• TASK DETAILS:
Answer these from the Obama and Lincoln text below:
1. Who suggested looking at the end of Lincoln's first Inaugural Address?
2. What percentage of voters identified themselves as moderate in the Election Day exit polls?
3. Which book besides the Bible did Obama tell Katie Couric he would find essential in the Oval Office?

• EXCERPTED TEXT:
╔══

It is the season to compare Barack Obama to Abraham Lincoln. Two thin men from rude beginnings, relatively new to Washington but wise to the world, bring the nation together to face a crisis. Both are superb rhetoricians, both geniuses at stagecraft and timing. Obama, like Lincoln and unlike most modern politicians, even writes his own speeches, or at least drafts the really important ones-by hand, on yellow legal paper-such as his remarkably honest speech on race during the Reverend Wright imbroglio last spring.
Obama does have a talented young speechwriter named Jon Favreau, and on the day before the election, Favreau worked up a draft of a victory speech and sent it to Obama. The word came back from Obama's chief strategist, David Axelrod, who was sitting with Obama in Charlotte, N.C.: "Barack wants to lean into bipartisanship a little more. Even though the Democrats have won a great victory, we should reach out and be humbled by it. Figure out a good Lincoln quote to bring it all together," advised Axelrod, who suggested looking at the end of Lincoln's first Inaugural Address.
More than familiar with Lincoln's rhetoric, Favreau decided to pass on the most overquoted passage of all, invoking "the better angels of our nature," and to quote the words that came before: "We are not enemies, but friends … Though passion may have strained, it must not break our bonds of affection."
To a public thoroughly sick of partisan bickering, these words rang with hope as Obama spoke them on election night before a vast crowd in Chicago's Grant Park. If there was any one message that defined the Obama campaign from the beginning, it was his promise to rise above the petty politics of division and unite the country. But now comes reality. The newly elected Congress will be left of center, particularly the old liberal bulls that chair committees and form much of the leadership of the House and Senate. The country, on the other hand, remains right of center (exit polls on Election Day show that 22 percent of voters identify themselves as liberal, 33 percent as conservative and 46 percent as moderate). Especially in the Senate, where the Democrats will be perhaps two or three votes shy of the 60 needed to break a filibuster and pass a bill, compromise and coalition-building will be the order of the day. If Obama is to accomplish much of anything, he is going to need all the leadership skills of a Lincoln.
The theme of Obama's Inauguration is taken from a line in Lincoln's Gettysburg Address: "A New Birth of Freedom." Asked in January by CBS anchor Katie Couric which book, aside from the Bible, he would find essential in the Oval Office, Obama answered, "Team of Rivals." Doris Kearns Goodwin's 2005 bestseller recounts how Lincoln surrounded himself with advisers who were better educated and more experienced and who made no secret of coveting Lincoln's job. Obama has yet to announce his cabinet, but he is clearly looking at some strong personalities, such as Larry Summers at Treasury, and he is considering keeping on Bush's secretary of defense, Robert Gates. Bursting with ego, Rahm Emanuel, Obama's pick as White House chief of staff, does not at all fit the "No Drama" Obama mode of the campaign. Emanuel once sent a foe a dead fish wrapped in newspaper.

╚══

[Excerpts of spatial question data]

╔══

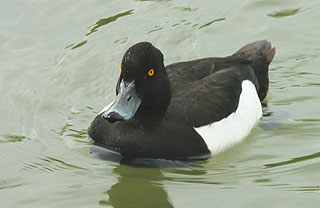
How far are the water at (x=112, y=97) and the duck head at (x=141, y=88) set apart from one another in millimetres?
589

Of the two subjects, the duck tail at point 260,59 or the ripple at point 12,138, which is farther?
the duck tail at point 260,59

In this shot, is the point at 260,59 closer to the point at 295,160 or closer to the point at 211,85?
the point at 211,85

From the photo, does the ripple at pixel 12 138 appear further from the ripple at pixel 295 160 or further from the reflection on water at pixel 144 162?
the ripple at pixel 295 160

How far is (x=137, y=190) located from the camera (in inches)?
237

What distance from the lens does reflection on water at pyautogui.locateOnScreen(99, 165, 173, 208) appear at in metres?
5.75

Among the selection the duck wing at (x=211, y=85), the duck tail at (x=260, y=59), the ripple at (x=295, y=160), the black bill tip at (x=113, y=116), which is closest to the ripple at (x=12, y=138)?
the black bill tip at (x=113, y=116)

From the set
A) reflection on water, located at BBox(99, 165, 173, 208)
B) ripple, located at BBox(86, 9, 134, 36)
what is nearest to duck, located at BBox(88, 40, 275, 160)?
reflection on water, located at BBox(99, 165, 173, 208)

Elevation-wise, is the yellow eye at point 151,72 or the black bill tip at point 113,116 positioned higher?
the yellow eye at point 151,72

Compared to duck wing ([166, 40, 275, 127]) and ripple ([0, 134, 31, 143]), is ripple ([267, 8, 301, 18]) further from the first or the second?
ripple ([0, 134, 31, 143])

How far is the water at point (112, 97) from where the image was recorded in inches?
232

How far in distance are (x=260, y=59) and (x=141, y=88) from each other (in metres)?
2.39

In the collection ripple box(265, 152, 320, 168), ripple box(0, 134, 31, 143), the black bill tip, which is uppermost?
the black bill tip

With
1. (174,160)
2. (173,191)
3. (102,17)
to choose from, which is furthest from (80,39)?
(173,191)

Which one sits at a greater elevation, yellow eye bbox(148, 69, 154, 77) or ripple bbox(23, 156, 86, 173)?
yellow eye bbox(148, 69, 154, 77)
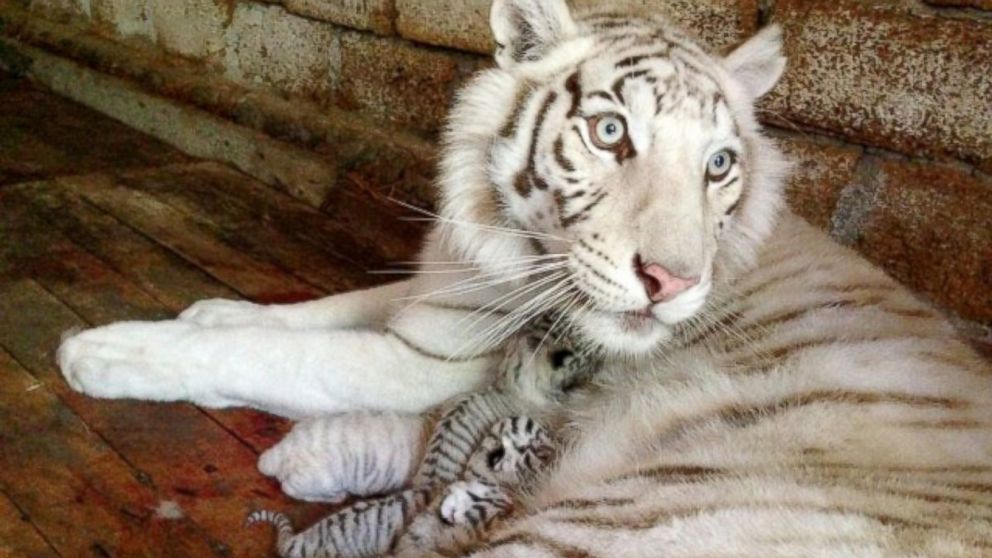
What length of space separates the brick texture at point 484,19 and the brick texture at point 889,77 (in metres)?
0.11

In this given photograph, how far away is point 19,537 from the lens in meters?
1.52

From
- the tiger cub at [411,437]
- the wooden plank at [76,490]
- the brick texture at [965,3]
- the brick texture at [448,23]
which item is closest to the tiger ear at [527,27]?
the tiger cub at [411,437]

╚══

• EXERCISE RESULT:
1. David Axelrod
2. 46 percent
3. "Team of Rivals"